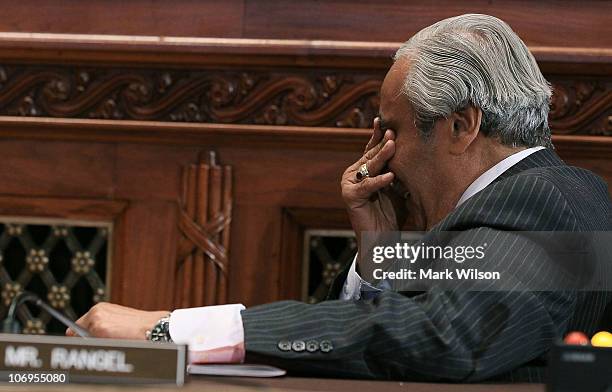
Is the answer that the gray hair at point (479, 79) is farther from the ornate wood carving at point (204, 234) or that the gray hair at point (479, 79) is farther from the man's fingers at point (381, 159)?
the ornate wood carving at point (204, 234)

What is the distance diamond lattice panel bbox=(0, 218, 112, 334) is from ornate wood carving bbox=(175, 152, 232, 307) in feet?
0.78

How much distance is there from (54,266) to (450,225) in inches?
53.1

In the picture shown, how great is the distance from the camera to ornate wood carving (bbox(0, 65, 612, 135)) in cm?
262

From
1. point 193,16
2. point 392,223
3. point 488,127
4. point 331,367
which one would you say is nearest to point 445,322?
point 331,367

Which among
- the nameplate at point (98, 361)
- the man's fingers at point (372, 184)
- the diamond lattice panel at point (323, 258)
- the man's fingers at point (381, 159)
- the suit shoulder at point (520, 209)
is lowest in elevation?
the nameplate at point (98, 361)

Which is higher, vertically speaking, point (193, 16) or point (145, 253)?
point (193, 16)

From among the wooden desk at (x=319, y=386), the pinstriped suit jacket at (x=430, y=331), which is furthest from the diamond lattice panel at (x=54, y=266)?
the wooden desk at (x=319, y=386)

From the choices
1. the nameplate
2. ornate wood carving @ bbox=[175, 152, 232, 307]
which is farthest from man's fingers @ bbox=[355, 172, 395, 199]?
the nameplate

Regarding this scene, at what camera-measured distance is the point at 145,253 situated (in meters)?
2.74

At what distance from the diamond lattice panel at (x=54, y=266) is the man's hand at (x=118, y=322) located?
1.00m

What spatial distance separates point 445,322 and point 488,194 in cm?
30

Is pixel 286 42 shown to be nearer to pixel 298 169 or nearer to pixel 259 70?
pixel 259 70

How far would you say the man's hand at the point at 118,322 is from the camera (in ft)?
5.80

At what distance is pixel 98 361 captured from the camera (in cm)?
131
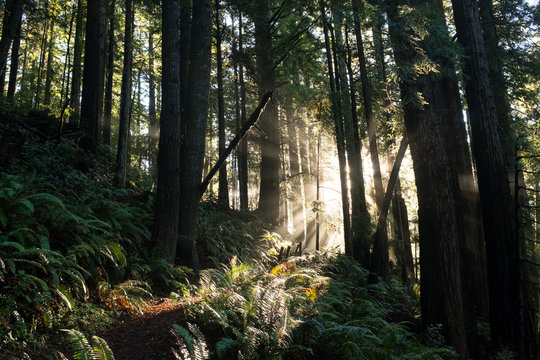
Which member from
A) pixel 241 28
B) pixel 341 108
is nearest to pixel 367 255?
pixel 341 108

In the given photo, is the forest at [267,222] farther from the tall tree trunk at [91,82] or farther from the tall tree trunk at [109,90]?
the tall tree trunk at [109,90]

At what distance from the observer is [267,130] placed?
15.3m

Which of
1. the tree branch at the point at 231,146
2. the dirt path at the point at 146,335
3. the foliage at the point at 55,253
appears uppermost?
the tree branch at the point at 231,146

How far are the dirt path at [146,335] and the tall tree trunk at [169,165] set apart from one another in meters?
2.36

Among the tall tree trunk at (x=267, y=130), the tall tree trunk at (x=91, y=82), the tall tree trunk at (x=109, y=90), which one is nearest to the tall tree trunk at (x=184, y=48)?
the tall tree trunk at (x=91, y=82)

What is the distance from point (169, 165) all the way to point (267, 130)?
8359 millimetres

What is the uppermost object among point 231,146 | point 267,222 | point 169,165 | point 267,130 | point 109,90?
point 109,90

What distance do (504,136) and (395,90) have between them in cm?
527

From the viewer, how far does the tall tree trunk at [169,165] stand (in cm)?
730

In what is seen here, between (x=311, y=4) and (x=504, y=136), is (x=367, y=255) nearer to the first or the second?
(x=504, y=136)

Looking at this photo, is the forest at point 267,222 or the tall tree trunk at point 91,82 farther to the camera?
the tall tree trunk at point 91,82

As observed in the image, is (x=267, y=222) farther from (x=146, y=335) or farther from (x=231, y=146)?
(x=146, y=335)

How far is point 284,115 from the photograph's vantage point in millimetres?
20688

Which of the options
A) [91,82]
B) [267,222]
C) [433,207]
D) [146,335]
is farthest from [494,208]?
[91,82]
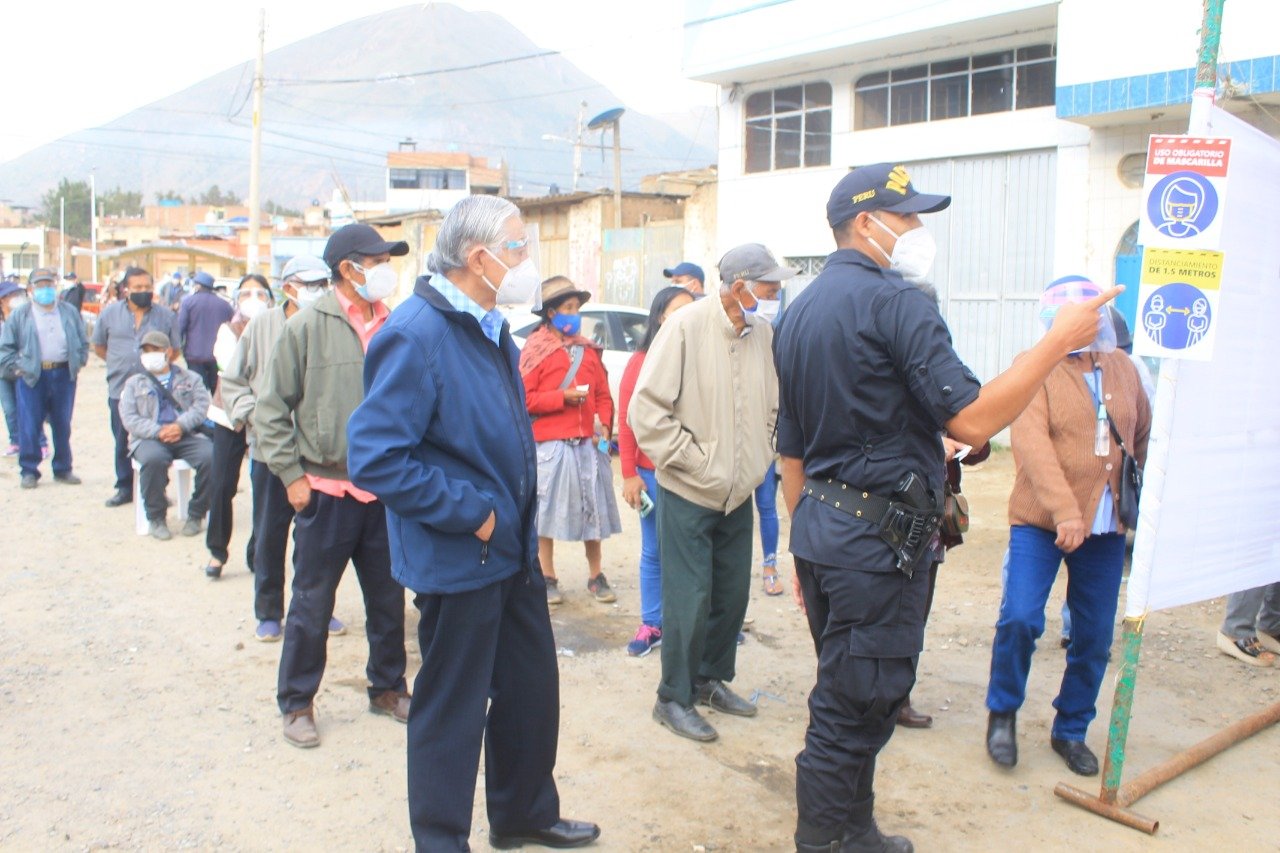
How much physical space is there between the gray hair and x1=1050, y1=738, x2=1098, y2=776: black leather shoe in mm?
2967

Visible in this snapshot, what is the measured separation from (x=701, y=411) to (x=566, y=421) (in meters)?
2.07

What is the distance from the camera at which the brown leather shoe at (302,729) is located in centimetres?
445

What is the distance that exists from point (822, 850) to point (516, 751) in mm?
1003

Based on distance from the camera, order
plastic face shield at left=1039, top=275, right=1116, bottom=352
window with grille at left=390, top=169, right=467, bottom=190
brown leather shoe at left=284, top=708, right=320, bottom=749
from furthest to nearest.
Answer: window with grille at left=390, top=169, right=467, bottom=190
brown leather shoe at left=284, top=708, right=320, bottom=749
plastic face shield at left=1039, top=275, right=1116, bottom=352

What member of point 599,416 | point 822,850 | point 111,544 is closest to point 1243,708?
point 822,850

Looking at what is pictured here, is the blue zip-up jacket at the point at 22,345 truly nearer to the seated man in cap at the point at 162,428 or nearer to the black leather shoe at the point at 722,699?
the seated man in cap at the point at 162,428

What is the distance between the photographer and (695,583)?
4617mm

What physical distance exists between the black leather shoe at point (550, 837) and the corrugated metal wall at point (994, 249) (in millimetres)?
12321

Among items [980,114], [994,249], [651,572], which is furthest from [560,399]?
[980,114]

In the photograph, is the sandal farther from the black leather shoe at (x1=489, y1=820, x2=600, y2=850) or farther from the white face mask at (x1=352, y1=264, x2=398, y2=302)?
the white face mask at (x1=352, y1=264, x2=398, y2=302)

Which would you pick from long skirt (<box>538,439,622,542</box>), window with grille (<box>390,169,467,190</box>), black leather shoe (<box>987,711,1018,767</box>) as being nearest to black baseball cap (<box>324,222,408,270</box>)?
long skirt (<box>538,439,622,542</box>)

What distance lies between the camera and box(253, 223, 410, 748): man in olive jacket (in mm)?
4473

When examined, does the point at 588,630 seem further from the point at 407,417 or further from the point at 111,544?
the point at 111,544

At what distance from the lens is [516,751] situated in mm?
3500
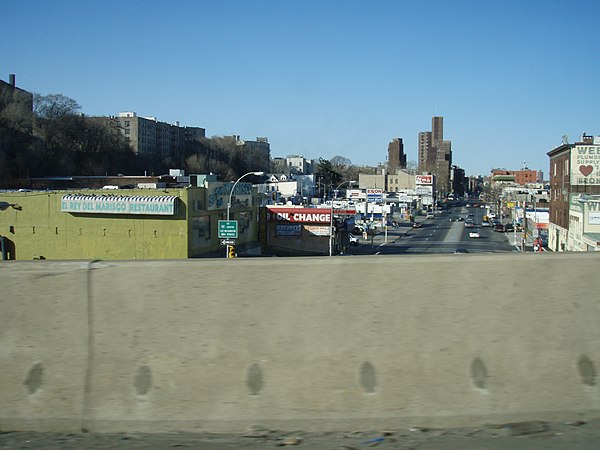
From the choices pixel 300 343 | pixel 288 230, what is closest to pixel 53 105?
pixel 288 230

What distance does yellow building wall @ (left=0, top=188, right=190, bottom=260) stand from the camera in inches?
1576

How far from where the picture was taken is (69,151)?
95312 millimetres

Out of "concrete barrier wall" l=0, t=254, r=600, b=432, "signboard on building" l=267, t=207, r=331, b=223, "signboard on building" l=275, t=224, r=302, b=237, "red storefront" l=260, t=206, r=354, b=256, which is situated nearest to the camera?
"concrete barrier wall" l=0, t=254, r=600, b=432

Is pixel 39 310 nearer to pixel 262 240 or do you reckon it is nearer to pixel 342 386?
pixel 342 386

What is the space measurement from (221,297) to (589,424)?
3193mm

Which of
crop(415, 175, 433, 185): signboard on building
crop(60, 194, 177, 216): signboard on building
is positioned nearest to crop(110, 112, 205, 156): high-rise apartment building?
crop(415, 175, 433, 185): signboard on building

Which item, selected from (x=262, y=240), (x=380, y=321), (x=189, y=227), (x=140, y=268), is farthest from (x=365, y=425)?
(x=262, y=240)

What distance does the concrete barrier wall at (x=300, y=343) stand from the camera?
204 inches

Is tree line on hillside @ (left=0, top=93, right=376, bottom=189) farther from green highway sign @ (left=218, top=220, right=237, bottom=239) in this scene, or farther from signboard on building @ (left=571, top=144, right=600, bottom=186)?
signboard on building @ (left=571, top=144, right=600, bottom=186)

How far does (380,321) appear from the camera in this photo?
5328mm

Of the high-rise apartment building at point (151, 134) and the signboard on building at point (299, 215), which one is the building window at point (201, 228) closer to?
the signboard on building at point (299, 215)

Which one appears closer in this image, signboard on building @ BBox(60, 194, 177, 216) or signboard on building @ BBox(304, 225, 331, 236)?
signboard on building @ BBox(60, 194, 177, 216)

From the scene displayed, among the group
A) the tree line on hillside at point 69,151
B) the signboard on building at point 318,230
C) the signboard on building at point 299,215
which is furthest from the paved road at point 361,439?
the tree line on hillside at point 69,151

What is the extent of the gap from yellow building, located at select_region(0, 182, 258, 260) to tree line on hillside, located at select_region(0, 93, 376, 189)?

^^^^

▸ **Your instructions**
Extract from the listing the part that opens with the line containing "What is the distance between" and closes with the line containing "95312 millimetres", including both of those lines, and reproduce it verbatim. Leave the pictures out of your answer.

▸ **Expected output**
What is the distance between the photographer and (695,583)?
4617mm

What physical distance exists between the black leather shoe at point (550, 837) and the corrugated metal wall at point (994, 249) (in millimetres)?
12321

Among items [980,114], [994,249], [651,572], which is furthest from [560,399]?
[980,114]

In the photograph, is the sandal farther from the black leather shoe at (x1=489, y1=820, x2=600, y2=850) or farther from the white face mask at (x1=352, y1=264, x2=398, y2=302)?
the white face mask at (x1=352, y1=264, x2=398, y2=302)

Which would you pick from long skirt (<box>538,439,622,542</box>), window with grille (<box>390,169,467,190</box>), black leather shoe (<box>987,711,1018,767</box>) as being nearest to black baseball cap (<box>324,222,408,270</box>)?
long skirt (<box>538,439,622,542</box>)

What distance lies between the camera and box(253, 223, 410, 748): man in olive jacket (in mm)?
4473

When examined, does the point at 588,630 seem further from the point at 407,417 or further from the point at 111,544?
the point at 111,544

At what distance from the lens is [516,751] situated in mm?
3500
From the choices pixel 300 343 | pixel 288 230, what is closest to pixel 53 105?
pixel 288 230

What distance does yellow building wall @ (left=0, top=188, right=190, bottom=260) stand from the camera in inches?
1576

How far from where the picture was taken is (69,151)?
95312 millimetres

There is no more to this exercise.